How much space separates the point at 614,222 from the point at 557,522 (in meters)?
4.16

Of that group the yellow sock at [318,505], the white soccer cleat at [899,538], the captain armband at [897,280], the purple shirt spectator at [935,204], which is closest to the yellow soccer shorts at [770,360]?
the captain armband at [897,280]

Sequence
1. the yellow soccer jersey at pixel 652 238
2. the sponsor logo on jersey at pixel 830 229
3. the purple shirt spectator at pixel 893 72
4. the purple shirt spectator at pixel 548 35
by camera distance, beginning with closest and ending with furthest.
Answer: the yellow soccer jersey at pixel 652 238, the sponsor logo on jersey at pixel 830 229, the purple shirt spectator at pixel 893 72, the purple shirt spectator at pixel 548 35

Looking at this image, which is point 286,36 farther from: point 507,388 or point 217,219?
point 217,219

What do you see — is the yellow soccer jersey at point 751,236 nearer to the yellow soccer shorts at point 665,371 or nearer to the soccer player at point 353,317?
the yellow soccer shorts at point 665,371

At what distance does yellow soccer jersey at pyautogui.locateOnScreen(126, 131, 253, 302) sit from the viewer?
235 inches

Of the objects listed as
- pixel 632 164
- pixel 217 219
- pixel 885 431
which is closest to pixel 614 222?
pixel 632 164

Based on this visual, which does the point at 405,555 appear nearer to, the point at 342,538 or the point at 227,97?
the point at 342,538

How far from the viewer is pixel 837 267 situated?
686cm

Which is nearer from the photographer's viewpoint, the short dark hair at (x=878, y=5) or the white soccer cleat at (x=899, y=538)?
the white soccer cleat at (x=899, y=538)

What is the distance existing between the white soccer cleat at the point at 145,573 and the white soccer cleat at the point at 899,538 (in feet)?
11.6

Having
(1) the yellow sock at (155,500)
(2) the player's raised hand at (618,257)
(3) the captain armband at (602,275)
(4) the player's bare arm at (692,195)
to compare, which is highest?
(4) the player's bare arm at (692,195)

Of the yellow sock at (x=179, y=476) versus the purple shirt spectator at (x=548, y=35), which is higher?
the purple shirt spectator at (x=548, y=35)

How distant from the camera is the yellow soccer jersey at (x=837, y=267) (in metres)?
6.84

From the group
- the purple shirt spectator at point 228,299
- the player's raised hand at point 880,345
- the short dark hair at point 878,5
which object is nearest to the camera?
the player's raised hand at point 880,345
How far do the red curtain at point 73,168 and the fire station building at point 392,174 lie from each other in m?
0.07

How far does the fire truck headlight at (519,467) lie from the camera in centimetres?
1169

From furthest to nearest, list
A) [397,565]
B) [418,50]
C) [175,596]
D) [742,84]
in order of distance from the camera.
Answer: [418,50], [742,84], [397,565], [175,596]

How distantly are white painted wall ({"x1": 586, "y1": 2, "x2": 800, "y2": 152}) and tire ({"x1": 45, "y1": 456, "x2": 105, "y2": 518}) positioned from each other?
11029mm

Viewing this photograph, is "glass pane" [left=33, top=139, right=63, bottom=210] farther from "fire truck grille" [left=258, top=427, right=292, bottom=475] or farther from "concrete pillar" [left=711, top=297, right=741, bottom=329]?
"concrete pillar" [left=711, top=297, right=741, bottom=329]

Aim of the exercise ->
Convert every line of the entries above into a JSON array of strings, one string per line, with blank lines omitted.

Response to this exercise ->
[
  "How much space separates the point at 614,222 from the point at 557,522 (in meters)?",
  "4.16",
  "Of that group the yellow sock at [318,505], the white soccer cleat at [899,538], the captain armband at [897,280], the purple shirt spectator at [935,204], which is closest to the yellow soccer shorts at [770,360]?",
  "the captain armband at [897,280]",
  "Sequence",
  "1. the yellow soccer jersey at pixel 652 238",
  "2. the sponsor logo on jersey at pixel 830 229",
  "3. the purple shirt spectator at pixel 893 72",
  "4. the purple shirt spectator at pixel 548 35",
  "by camera distance, beginning with closest and ending with furthest.",
  "Answer: the yellow soccer jersey at pixel 652 238, the sponsor logo on jersey at pixel 830 229, the purple shirt spectator at pixel 893 72, the purple shirt spectator at pixel 548 35",
  "Looking at this image, which is point 286,36 farther from: point 507,388 or point 217,219?",
  "point 217,219",
  "What do you see — is the yellow soccer jersey at point 751,236 nearer to the yellow soccer shorts at point 665,371 or nearer to the soccer player at point 353,317?",
  "the yellow soccer shorts at point 665,371",
  "At what distance does yellow soccer jersey at pyautogui.locateOnScreen(126, 131, 253, 302) sit from the viewer?",
  "235 inches",
  "Of the objects listed as",
  "- pixel 632 164",
  "- pixel 217 219",
  "- pixel 885 431",
  "which is closest to pixel 614 222?",
  "pixel 632 164",
  "Based on this visual, which does the point at 405,555 appear nearer to, the point at 342,538 or the point at 227,97?",
  "the point at 342,538",
  "How far from the viewer is pixel 837 267 situated?",
  "686cm",
  "Which is nearer from the photographer's viewpoint, the short dark hair at (x=878, y=5) or the white soccer cleat at (x=899, y=538)?",
  "the white soccer cleat at (x=899, y=538)",
  "What is the distance existing between the white soccer cleat at the point at 145,573 and the white soccer cleat at the point at 899,538 (in feet)?",
  "11.6",
  "Having",
  "(1) the yellow sock at (155,500)",
  "(2) the player's raised hand at (618,257)",
  "(3) the captain armband at (602,275)",
  "(4) the player's bare arm at (692,195)",
  "to compare, which is highest?",
  "(4) the player's bare arm at (692,195)",
  "Of the yellow sock at (x=179, y=476) versus the purple shirt spectator at (x=548, y=35), which is higher?",
  "the purple shirt spectator at (x=548, y=35)",
  "How distant from the camera is the yellow soccer jersey at (x=837, y=267) (in metres)?",
  "6.84",
  "From the group",
  "- the purple shirt spectator at point 228,299",
  "- the player's raised hand at point 880,345",
  "- the short dark hair at point 878,5",
  "which object is nearest to the camera?",
  "the player's raised hand at point 880,345",
  "How far do the red curtain at point 73,168 and the fire station building at point 392,174 lie from each other in m?",
  "0.07",
  "How far does the fire truck headlight at (519,467) lie from the camera in centimetres?",
  "1169",
  "From furthest to nearest, list",
  "A) [397,565]",
  "B) [418,50]",
  "C) [175,596]",
  "D) [742,84]",
  "in order of distance from the camera.",
  "Answer: [418,50], [742,84], [397,565], [175,596]",
  "How distantly are white painted wall ({\"x1\": 586, \"y1\": 2, \"x2\": 800, \"y2\": 152}) and tire ({\"x1\": 45, \"y1\": 456, \"x2\": 105, \"y2\": 518}) positioned from each other?",
  "11029mm",
  "Viewing this photograph, is \"glass pane\" [left=33, top=139, right=63, bottom=210] farther from \"fire truck grille\" [left=258, top=427, right=292, bottom=475] or farther from \"concrete pillar\" [left=711, top=297, right=741, bottom=329]?",
  "\"concrete pillar\" [left=711, top=297, right=741, bottom=329]"
]